Ontem, no começo da tarde, tudo mudou por aqui e nem estava quente o suficiente para uma Tempestade. Mas os ventos trouxeram as nuvens de algum lugar. O horizonte ficou todo azulado, mas não era o tom dos Brigadeiros… era mais denso, pesado, sombrio — como tanto gosto. Eu parei tudo que estava fazendo para espiar a força dos ventos, que traziam grandes chumaços de nuvens que se esparramaram por cima do bairro. Tudo tão rápido. Os trovões foram se aproximando e, de repente, explodiram sonoros ao meu redor. As luzes foram se acendendo e eu gritei por dentro: ah, meu novembro!
Eu já contei que passei a chamar Novembro de novelo quando eu tinha uns seis anos? Era a época de fazer luvas, meias e cachecóis de lã. Os novelos ficavam em um cesto — deixado em cima da mesinha, ao lado da lareira e para lá íamos todos, com xícaras de chocolate quente, após o jantar. E a primeira história que se contava ali, era a minha. Todo ano a mesma coisa. E ninguém reclamava.

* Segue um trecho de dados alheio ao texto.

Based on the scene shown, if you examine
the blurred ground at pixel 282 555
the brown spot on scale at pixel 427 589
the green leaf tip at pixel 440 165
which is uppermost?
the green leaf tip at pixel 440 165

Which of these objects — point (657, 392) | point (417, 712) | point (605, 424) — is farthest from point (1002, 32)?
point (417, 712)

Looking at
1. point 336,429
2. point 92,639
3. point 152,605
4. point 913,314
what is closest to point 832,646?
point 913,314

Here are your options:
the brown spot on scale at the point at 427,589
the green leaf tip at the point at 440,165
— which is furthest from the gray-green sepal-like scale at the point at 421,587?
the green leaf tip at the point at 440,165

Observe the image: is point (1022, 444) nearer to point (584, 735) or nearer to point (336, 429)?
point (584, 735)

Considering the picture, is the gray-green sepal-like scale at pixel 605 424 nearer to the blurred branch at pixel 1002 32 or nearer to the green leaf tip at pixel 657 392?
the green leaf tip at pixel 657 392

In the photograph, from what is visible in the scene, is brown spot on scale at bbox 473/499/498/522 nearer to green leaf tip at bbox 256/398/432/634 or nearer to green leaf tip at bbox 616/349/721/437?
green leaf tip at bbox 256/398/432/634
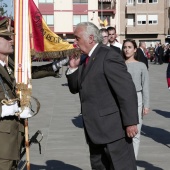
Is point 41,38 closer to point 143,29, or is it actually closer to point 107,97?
point 107,97

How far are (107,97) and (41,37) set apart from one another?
1265 millimetres

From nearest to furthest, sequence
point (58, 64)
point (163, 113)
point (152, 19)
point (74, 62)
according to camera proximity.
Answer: point (74, 62) < point (58, 64) < point (163, 113) < point (152, 19)

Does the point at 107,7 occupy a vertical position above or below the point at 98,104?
above

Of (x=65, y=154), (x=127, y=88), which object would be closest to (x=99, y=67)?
(x=127, y=88)

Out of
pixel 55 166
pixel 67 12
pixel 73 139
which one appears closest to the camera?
pixel 55 166

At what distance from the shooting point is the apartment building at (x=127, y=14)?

A menina que nasceu Tempestade.
E enquanto ouvia, recolhia os pedaços de fios de lã que sobravam e com eles, eu unia os pins do meu mapa-secreto, feito debaixo na cama, no estrado… Eu colava fotos, recortes de revistas e jornais, folhas, gravetos… Tudo que eu considerava importante naqueles dias.
Os meus pais foram os únicos a ver. Como ele não conseguia entrar lá por causa do tamanho, levantou a cama e exibiu para nós três os meus cardeais.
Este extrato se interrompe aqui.